# 02A transmission + mk1 chassis, ABA motor...how?



## wide_mk1 (Aug 13, 2007)

There might be threads on this, if anyone knows of one please fill me in...
So i just completed my ABAT build last year and the 020 certainly isn't up to the challenge.
I was planning on upgrading the clutch and differential on the 020 but for what i would spend on that i figured upgrading the entire transmission to an 02A would provide more long term benefit.
I basically know what ill need but I'd like some extra input...
-Which 02A transmission would be best in terms of ratios for a f.i. application? (preferably something with a fairly tall 5th)
-From which car should i steal the shift box, cables, hydraulic clutch components and pedal assembly?
-From which car should i nab the clutch from?
-Is the top transmission mount the only one that i am going to have to fabricate or is the rear mount also going to have to be fabricated.
-Also, if i were to upgrade the axles, which ones should i use and with which spindles should i mate them up to?
Thanks in advance for your input!








The car dirty and pre hood, grill, and intake that makes sense, haha










_Modified by wide_mk1 at 12:15 PM 1-23-2009_


----------



## VRT (Dec 8, 2001)

*Re: 02A transmission + mk1 chassis, ABA motor...how? (wide_mk1)*

grab all the parts you need from a g60 corrado. that will be your doner car


----------



## 87vr6 (Jan 17, 2002)

*Re: 02A transmission + mk1 chassis, ABA motor...how? (wide_mk1)*

What he said. Or you could use the B3 16v Passat O2A, etc...


----------



## sxracer001 (Jun 27, 2005)

*FV-QR*

search for my name about my o2a swap. i kinda made a buildup for it. since you seem to already have a mk3 setup in your car, it should go right in, like a mk3. only thing that would be a hangup would be pedal assembly/clutch master. o2a stuff can be had from a 16v passat, g60 raddo, ect.


----------



## antichristonwheels (Jun 14, 2001)

*Re: 02A transmission + mk1 chassis, ABA motor...how? (wide_mk1)*

WRD has mounts for the A1 02A swap and they are very nice. Cable clutch conversions are easily had or created using a Eurovan actuator and WRD has a cable mount available to match their mounts. I also purchased a German made rod shifter conversion for the 02A in an A1. It all bolts in.


----------



## wide_mk1 (Aug 13, 2007)

*Re: 02A transmission + mk1 chassis, ABA motor...how? (antichristonwheels)*

i dig it, ill call WRD for the mount monday and ill be scoping classifieds for a swap or donor car...
what is the deal with the axles...i am running the original 90mm axles, axle flanges, and spindles from the rabbit...what am i going to need to switch to to make it work?


----------



## wide_mk1 (Aug 13, 2007)

*Re: 02A transmission + mk1 chassis, ABA motor...how? (wide_mk1)*

bump for a response = )


----------



## manfredwerner (Jan 30, 2007)

is there a build up thread on this abat?


----------



## wide_mk1 (Aug 13, 2007)

*Re: (manfredwerner)*









http://forums.vwvortex.com/zerothread?id=3973032
all i have is when i was running into problems....
bump for an answer to the axle question


_Modified by wide_mk1 at 9:16 PM 1-26-2009_


----------



## PMMGTI (May 4, 1999)

*Re: 02A transmission + mk1 chassis, ABA motor...how? (wide_mk1)*

You have PM


----------



## 35i 2000 (Jan 27, 2005)

*Re: 02A transmission + mk1 chassis, ABA motor...how? (87vr6)*


_Quote, originally posted by *87vr6* »_What he said. Or you could use the B3 16v Passat O2A, etc...
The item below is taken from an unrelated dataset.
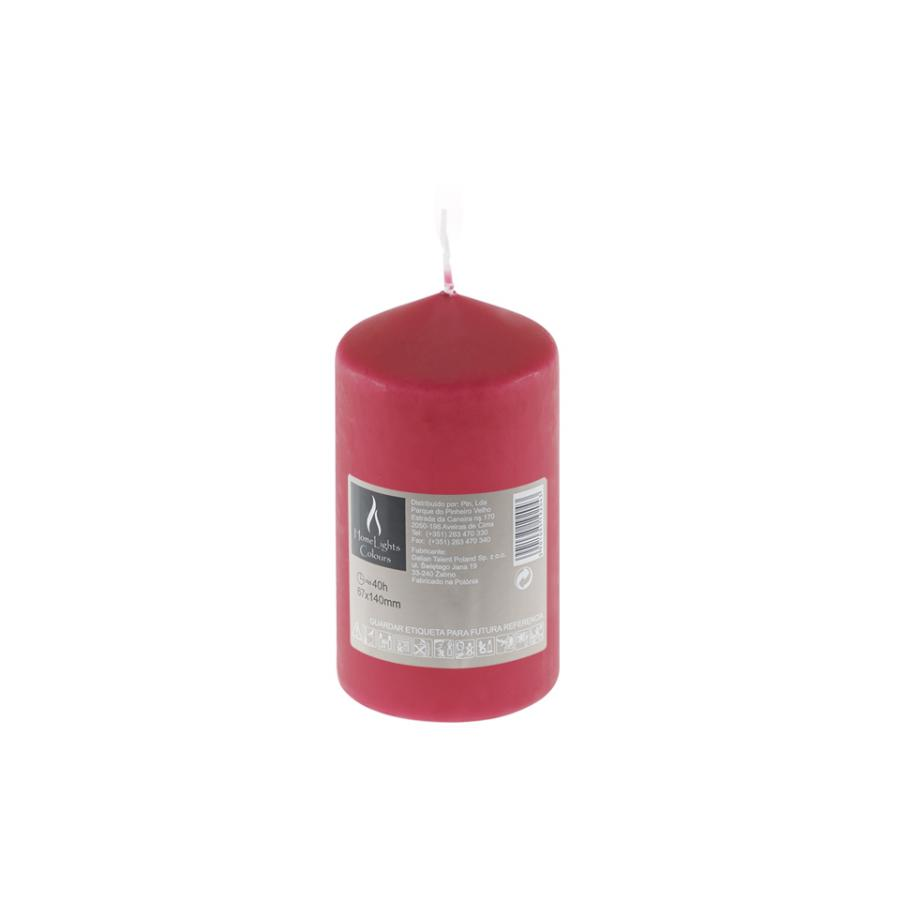 Vela HOME LIGHT Vermelho (40h) - Vela decorativa.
much cheaper then a corrado...b/c most who have a corrado think its worth gold and silver put together so to speak

there is a guy in the MK I forum CABNFVR he has MK I 02A mounts... they are perfect...makes the tranny bolt right up...no fab no cut... clean clean work http://****************.com/smile/emthup.gif


----------



## appie (Oct 30, 2006)

*Re: 02A transmission + mk1 chassis, ABA motor...how? (wide_mk1)*

















stuff i made,for sale or for inspiration


----------



## SkootySkoo (Aug 8, 2004)

*Re: (wide_mk1)*

bump for an answer to the axle question

_Modified by wide_mk1 at 9:16 PM 1-26-2009_[/QUOTE]
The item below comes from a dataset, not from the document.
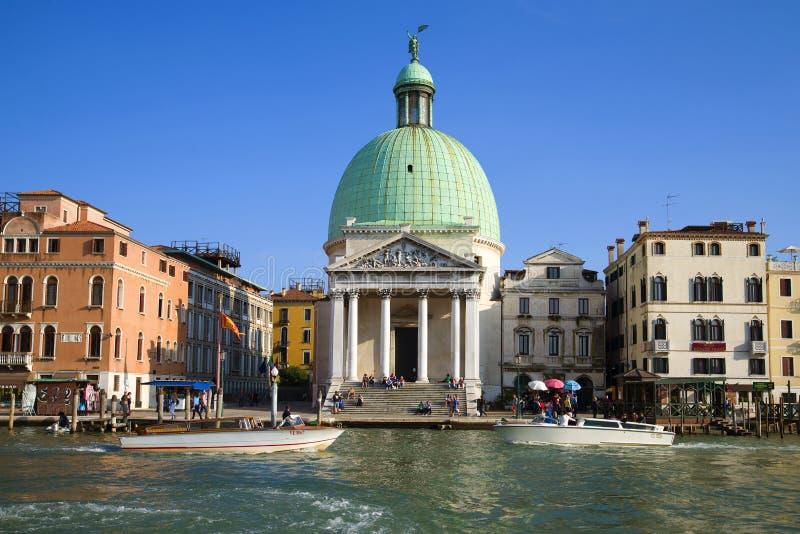 Widok kościół San Simeon flecik na Grand Canal bulwarze, Wenecja zdjęcia stock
Use axles out of a cabriolet. fits into the 02a with the 100mm


----------



## Sead (Sep 3, 2002)

100mm scirocco 16v axles. Nothing else fits.


----------



## 16v abf (Apr 3, 2009)

*Re: 02A transmission + mk1 chassis, ABA motor...how? (appie)*








http://****************.com/smile/emthup.gif


----------



## jedduh_ (Nov 20, 2006)

*Re: (Sead)*


_Quote, originally posted by *Sead* »_100mm scirocco 16v axles. Nothing else fits.
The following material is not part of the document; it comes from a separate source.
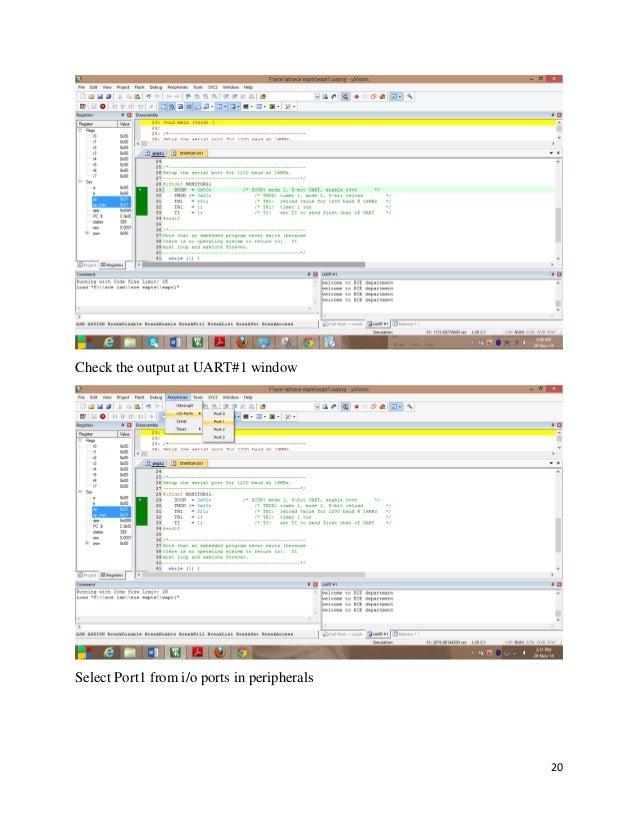 Embedded c lab and keil c manual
100mm cabby axles. really the same thing as the sciroccos. got mine new from gap.


----------



## 8v-of-fury (Jul 15, 2008)

What about popping the mk3 inner CV's off the axle and swapping them on to the mk1 axles? 100mm inner 90mm outer ??


----------



## dubbinmk2 (Jan 15, 2008)

why would you do that just run 100 MM axels


----------



## 8v-of-fury (Jul 15, 2008)

well say an option of not getting new axles and hubs.. what could you do there for an 02a in an mk1?


----------